A few days after this disaster, Tianlang-Jun jokes that now that his son is out of the disciple phase, Shěn Qīngqiū has no reason at all anymore to suspect the courting is a sham to ensure favoritism and starts to make marriage proposals. Tianlang-Jun searches for Binghe regularly, but can't find him.
Bīnghé comes back after two years speed-running the Endless Abyss, spurred on by the fear that his shizun was hurt or killed by the demon who was responsible for him ending up in this hellish place. Instead, he finds Cang Qiong is the riot of the cultivation world for having an alliance with heavenly demons.
The rumors vary. Some say the insidious Qing Jing peak lord seduced and bound a mighty demon to further the sect's power.
Others say he was ravaged and forced into marriage by the heavenly demon and, unable to defeat the demon or break the curse that was placed upon the pitiable immortal master, the sect had no choice but to accept the bond and ally with the demon to ensure at least a minimum of safety and respite for the man. There's a whole book written about this version of the story, with outrageous, detailed scenes of forced papapa. (So basically The Regret of Chunshan with different characters.)
This is obviously terrible gossip to hear for an already frightened Bīnghé.
The truth is, in a way, even worse for him in the end, because it squashes all hopes of ever having his shizun by his side like he wants to. There is no need for a hero who swoops in to save his beloved. Shěn Qīngqiū happily accepted Tianlang-Jun's marriage proposal a month after the disastrous Alliance Conference and they spent the next three months to convince the other peak lords that Tianlang-Jun was framed back when they tried to seal him. That he had nothing to do with either the attack on their sect nor with the Alliance Conference debacle.

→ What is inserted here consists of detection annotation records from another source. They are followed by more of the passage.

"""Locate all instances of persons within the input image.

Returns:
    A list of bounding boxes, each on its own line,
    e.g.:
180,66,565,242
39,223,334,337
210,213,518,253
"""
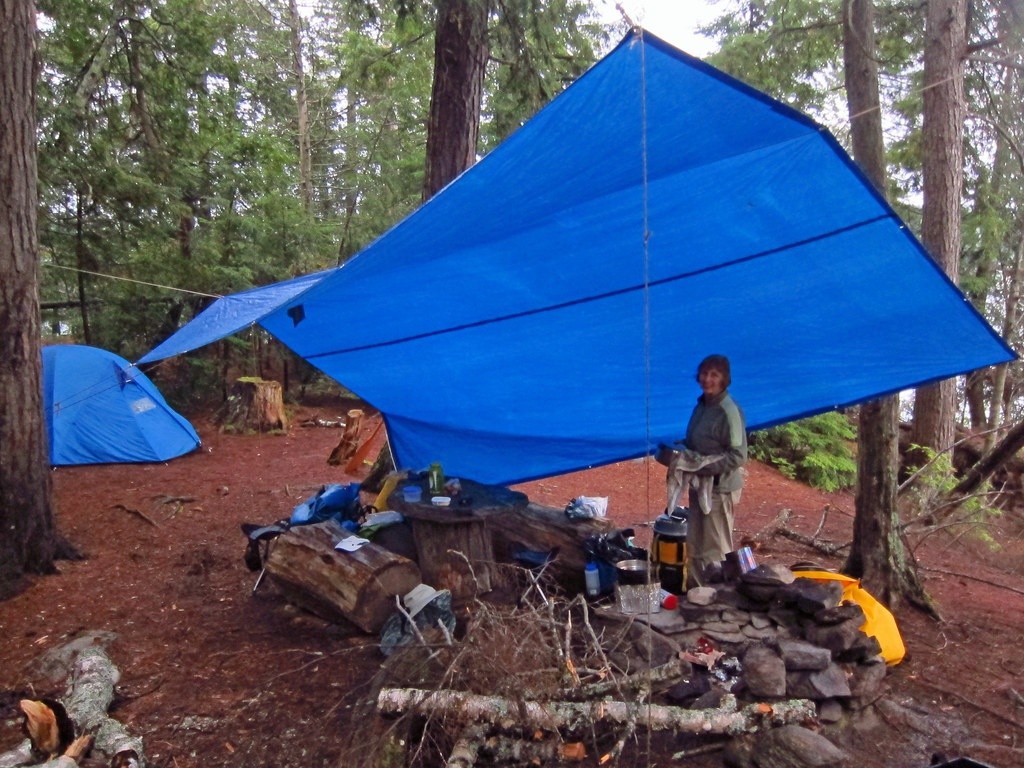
672,354,748,587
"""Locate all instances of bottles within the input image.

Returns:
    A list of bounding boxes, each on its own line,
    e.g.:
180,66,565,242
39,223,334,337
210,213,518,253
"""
660,589,677,609
429,464,444,496
585,563,599,594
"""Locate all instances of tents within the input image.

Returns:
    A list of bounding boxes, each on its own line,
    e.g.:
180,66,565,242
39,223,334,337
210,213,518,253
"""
127,23,1016,489
40,343,202,466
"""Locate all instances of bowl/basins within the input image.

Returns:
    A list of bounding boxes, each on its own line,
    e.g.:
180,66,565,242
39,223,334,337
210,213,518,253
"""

And on the contrary, helped them a lot over the years already and that allying themselves with him is extremely beneficial. As soon as that was accomplished, they announced the marriage and made their vows on Qiong Ding peak with Yuè Qīngyuán and Zhuzhi-Lang as stand-ins for the family.
(Welcome back, Luo Bīnghe. You missed your master's marriage day. By the way, since Tianlang-Jun is your father, I'm not only your shizun but also your stepfather now. I expect you to keep calling me shizun, though. Oh, right, you didn't know he's your father yet. Well, now you do. While we're at it, meet your cousin.)
Meng Mo is laughing about this whole absurd situation until Binghe threatens to not play host anymore.